Beyond the .gov Domain

University of Michigan Documents Center Federal Government Resources on the Web
Highly recommend meta-site maintained by the University of Michigan Documents Center. Links to individual sites, lists of lists, bibliographies, historic documents, and "documents in the news."
Federal Agencies Directory
Simply organized directory compiled by the Louisiana State University Libraries in partnership with GPO.
Provides permanent public access to the websites and publications of defunct U.S. government agencies and commissions. A partnership between GPO and the University of North Texas. Examples: Commission to Strengthen Social Security, Commission on Structural Alternatives for the Federal Courts of Appeal, National Commission on Terrorist Attacks upon the United States, National Partnership for Reinventing Government, and the Office of Technology Assessment.
Internet Archive Wayback Machine
More than 40 billion pages from 50 million public sites. Government documents and websites are well-represented. Especially useful for documents and pages removed from existing websites.

See also The Memory Hole.

Agency Guidance Table
Chart of agencies with direct links to their publications, forms, opinions/actions, and manuals. Compiled by the Washburn University School of Law Library.
Administrative Decisions & Other Actions
Links to administrative actions available on the Internet and outside the scope of the Code of Federal Regulations or the Federal Register. Organized by agency and subject. Compiled by the librarians at the University of Virginia Library.

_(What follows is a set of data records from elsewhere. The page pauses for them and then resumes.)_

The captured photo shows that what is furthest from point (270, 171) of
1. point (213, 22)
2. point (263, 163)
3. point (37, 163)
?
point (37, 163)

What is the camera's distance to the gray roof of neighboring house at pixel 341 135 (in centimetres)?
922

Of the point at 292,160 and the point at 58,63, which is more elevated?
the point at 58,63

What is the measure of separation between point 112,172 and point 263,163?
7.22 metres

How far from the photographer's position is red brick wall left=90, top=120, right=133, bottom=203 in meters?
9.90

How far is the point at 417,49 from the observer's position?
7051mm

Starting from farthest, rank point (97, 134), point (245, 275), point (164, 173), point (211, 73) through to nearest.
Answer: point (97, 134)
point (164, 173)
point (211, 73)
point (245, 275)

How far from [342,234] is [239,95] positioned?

Strategies for Finding Documents Not Found on the Web

Some government documents elude even the best efforts of Internet searchers. Consider the following possibilities and tactics:

Document is not on the Internet. Hard to believe, but true: not all information is found on the Internet! So-called "fugitive" documents may turn up in unexpected places. Or they may not be found at all.
Contact the issuing agency or the author, if one can be determined.

Contact your local depository librarian for assistance in identifying and locating the document. Federal Depository Libraries, even in the "e-only" era, still acquire many government documents in print and electronic formats.

Contact your local Senator or Representative for assistance. Sometimes they can obtain material directly from agencies. This approach is especially useful in obtaining Congressional Research Service reports.

Consider submitting a Freedom of Information Act request. For addresses and links, see Principal FOIA Contacts at Federal Agencies. Try the FOI Letter Generator from the Reporters Committee for Freedom of the Press.

Document is classified. Unofficial sources--especially newspapers--may be all that are available. Older documents may be available from the National Security Archive or  the Declassified Documents Reference System (Gale Group). See Declassified Documents and Other Sources for Secrets from the Michigan State University Libraries.
Document is unpublished. Contact the issuing agency or the author, if one can be determined.

The document may have been transferred to the National Archives. Search the Archival Research Catalog or other NARA databases and finding tools..

Consider whether a Presidential library might hold the item.

Understand that some agencies now publish very few "documents." Information appears on agency websites but not as discrete documents.

Document pre-dates the Internet. Although some agencies have digitized older publications (notably, the EPA), many have not.

Search library catalogs and/or the Monthly Catalog of U.S. Government Publications and its predecessors.

Look for commercially published versions from Bernan, BNA, Hein, etc..

Who knows? Maybe the document isn't a government document at all! Other possibilities include:
  • speeches or statements made to the press
  • publication by nongovernmental organizations and independent think tanks, such as the Brookings Institution, the Cato Institute, the Council on Foreign Relations, the RAND Corporation, etc.
  • an item stored in a database that is impervious to general Internet searching strategies. Check lists of public records databases like BRB Publication's Free Public Record Sites and Search Systems Public Records.